Cowbobas is still mixing it up
Cowbobas looks like it could be that rare spiritual successor to the Columbine. It is a reversion to form -- like Ford making its new Mustangs along the tried, true and beautiful body lines of its original muscle-car progenitors -- but with lots of modern improvements and concessions to the changing times. It serves steaks, sure -- good ones, cooked almost always precisely to order. But the kitchen also does cheese wontons, grilled cheese sandwiches and boba tea, since this is a combination cowboy steakhouse and Vietnamese boba tea shop, with a menu full of jackfruit smoothies and crystal jelly and corn dogs. All of which makes Cowbobas a true product of its age and its neighborhood, cooking for the Vietnamese, the Chinese, the Mexican and the South American communities that have settled around this stretch of Federal, while also operating for the benefit of anyone who remembers what it used to be like to bundle the family up into the Family Truckster on a Friday night and take everyone out for steaks for only twenty or thirty bucks.

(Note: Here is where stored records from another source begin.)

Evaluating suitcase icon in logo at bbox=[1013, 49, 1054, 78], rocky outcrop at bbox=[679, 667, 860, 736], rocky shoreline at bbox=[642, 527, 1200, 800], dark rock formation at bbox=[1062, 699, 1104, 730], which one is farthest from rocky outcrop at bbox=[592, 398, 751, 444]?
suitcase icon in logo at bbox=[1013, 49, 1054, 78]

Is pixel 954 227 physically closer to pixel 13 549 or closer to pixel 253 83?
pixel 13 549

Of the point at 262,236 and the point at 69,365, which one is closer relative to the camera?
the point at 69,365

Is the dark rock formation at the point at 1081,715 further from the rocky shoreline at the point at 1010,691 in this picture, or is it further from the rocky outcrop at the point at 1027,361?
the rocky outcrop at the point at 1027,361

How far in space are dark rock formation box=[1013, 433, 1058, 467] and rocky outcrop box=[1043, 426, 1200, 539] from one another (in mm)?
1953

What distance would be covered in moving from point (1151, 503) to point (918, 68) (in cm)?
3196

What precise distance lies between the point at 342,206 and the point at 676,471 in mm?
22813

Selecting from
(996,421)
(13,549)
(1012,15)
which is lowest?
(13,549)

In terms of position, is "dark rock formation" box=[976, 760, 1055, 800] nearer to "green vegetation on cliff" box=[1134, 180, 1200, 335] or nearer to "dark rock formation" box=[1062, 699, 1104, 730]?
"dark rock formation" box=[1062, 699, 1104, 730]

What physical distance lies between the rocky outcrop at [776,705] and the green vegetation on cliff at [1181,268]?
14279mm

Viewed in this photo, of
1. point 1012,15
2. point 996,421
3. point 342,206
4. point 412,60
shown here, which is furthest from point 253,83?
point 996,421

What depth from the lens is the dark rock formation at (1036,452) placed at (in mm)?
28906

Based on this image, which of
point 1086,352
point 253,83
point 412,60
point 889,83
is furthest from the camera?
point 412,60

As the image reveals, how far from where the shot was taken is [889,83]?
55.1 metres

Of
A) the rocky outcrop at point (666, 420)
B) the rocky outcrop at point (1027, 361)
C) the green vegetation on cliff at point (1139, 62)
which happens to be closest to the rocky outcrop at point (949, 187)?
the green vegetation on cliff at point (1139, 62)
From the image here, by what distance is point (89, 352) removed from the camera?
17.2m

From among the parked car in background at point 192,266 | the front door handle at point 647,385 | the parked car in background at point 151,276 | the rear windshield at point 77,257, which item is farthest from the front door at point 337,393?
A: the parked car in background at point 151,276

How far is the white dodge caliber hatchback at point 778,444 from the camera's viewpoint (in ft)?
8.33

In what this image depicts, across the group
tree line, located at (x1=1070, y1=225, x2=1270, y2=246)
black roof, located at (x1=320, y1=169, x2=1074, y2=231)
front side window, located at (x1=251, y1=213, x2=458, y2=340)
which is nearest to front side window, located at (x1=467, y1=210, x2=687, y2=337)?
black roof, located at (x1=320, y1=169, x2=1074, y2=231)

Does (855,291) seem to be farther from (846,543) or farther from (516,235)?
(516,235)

I have loved Cowbobas since the minute I first set foot in the place, in November 2006 -- loved it for its strangeness, for its mutt DNA and the fact that it has not only survived on this corner, but thrived here. I like the weird little vacuum-seal covers that come with the drinks, forcing you to stab your straw straight through the face or vitals of some cute cartoon critter before sucking down the boba tea or quote/unquote Vietnamese coffee (actually Vietnamese coffee-flavored beverage, dispensed out of a complicated- looking machine behind the counter). And I have continued to drop by here since that first eye-opening, jaw-dropping visit.
My most recent turn through the dining room was during a rare lull -- a quiet moment that found the staff rather adrift behind the counter and the dining room empty save for me and a teenager who, near as I could tell, appeared to be writing an entire novel, all from the touchpad of his phone. Forgoing the top end of the menu (a gigantic porterhouse for fifteen bucks or so) and the very bottom (a petite sirloin for around nine), I ordered a New York strip, bloody, with rice, Texas toast and a straight iceberg salad. As always, service was friendly, if a bit distracted. And as always, the steak was precisely what I expected: beef, fresh from the grill and tasting primarily of blood and char. There is no subterfuge at Cowbobas, no promise of anything more than a simple meal made of large portions and strange juxtaposition. But as at the Columbine, if you step in knowing what you want and knowing what to expect, odds are you will never be disappointed.